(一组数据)
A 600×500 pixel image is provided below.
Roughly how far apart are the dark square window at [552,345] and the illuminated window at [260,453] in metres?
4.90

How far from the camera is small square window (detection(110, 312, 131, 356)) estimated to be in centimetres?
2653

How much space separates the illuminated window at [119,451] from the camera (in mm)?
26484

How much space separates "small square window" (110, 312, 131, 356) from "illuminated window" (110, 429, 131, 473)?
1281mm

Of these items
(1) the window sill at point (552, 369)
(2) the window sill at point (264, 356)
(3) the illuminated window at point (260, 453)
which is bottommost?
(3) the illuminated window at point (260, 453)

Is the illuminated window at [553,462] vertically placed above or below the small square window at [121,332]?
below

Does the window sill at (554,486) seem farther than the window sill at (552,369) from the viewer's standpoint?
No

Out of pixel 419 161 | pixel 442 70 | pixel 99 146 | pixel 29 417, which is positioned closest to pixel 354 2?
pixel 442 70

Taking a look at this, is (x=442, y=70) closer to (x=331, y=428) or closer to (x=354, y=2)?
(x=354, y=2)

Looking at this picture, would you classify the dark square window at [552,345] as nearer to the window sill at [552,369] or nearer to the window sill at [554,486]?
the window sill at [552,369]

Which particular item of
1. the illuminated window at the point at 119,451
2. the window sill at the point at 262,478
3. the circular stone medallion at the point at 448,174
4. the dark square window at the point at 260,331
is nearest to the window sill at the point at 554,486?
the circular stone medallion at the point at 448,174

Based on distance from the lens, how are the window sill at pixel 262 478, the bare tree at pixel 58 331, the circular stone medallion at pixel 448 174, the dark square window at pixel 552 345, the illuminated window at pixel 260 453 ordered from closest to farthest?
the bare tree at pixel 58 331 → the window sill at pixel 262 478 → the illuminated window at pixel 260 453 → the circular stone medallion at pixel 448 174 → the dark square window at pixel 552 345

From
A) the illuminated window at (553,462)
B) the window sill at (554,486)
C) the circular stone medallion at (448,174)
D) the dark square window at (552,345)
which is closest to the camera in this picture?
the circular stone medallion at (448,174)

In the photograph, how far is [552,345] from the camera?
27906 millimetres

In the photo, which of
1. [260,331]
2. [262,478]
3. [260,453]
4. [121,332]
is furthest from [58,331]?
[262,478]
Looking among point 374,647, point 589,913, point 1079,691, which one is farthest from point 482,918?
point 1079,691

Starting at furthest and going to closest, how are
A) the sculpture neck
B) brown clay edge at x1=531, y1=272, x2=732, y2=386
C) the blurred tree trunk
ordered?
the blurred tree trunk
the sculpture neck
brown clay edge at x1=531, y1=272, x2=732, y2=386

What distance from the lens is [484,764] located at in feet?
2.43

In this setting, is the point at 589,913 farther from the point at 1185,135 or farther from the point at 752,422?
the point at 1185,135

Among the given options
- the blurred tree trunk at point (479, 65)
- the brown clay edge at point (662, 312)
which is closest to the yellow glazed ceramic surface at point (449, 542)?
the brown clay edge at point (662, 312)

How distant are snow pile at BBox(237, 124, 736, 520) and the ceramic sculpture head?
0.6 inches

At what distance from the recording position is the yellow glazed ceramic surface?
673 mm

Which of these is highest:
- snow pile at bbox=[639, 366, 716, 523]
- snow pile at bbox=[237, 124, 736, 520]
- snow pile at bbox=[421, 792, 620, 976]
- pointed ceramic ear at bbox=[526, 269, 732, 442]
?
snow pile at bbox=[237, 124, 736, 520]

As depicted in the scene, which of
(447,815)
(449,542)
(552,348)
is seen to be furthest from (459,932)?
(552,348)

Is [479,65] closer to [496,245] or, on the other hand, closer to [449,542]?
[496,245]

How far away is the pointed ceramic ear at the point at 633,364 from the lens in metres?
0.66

### 任务要求
将上面数据转换成 Markdown 表格：从包含“Looking at this”的那一行开始，到包含“27906 millimetres”的那一行为止，两端都算在内，空行略去。表格分“序号”和“内容”两列，分别填写行的顺序号和该行文字。

### 本题答案
| 序号 | 内容 |
|---|---|
| 1 | Looking at this picture, would you classify the dark square window at [552,345] as nearer to the window sill at [552,369] or nearer to the window sill at [554,486]? |
| 2 | the window sill at [552,369] |
| 3 | Which particular item of |
| 4 | 1. the illuminated window at the point at 119,451 |
| 5 | 2. the window sill at the point at 262,478 |
| 6 | 3. the circular stone medallion at the point at 448,174 |
| 7 | 4. the dark square window at the point at 260,331 |
| 8 | is nearest to the window sill at the point at 554,486? |
| 9 | the circular stone medallion at the point at 448,174 |
| 10 | Based on distance from the lens, how are the window sill at pixel 262 478, the bare tree at pixel 58 331, the circular stone medallion at pixel 448 174, the dark square window at pixel 552 345, the illuminated window at pixel 260 453 ordered from closest to farthest? |
| 11 | the bare tree at pixel 58 331 → the window sill at pixel 262 478 → the illuminated window at pixel 260 453 → the circular stone medallion at pixel 448 174 → the dark square window at pixel 552 345 |
| 12 | From |
| 13 | A) the illuminated window at (553,462) |
| 14 | B) the window sill at (554,486) |
| 15 | C) the circular stone medallion at (448,174) |
| 16 | D) the dark square window at (552,345) |
| 17 | which is closest to the camera in this picture? |
| 18 | the circular stone medallion at (448,174) |
| 19 | In the photograph, how far is [552,345] from the camera? |
| 20 | 27906 millimetres |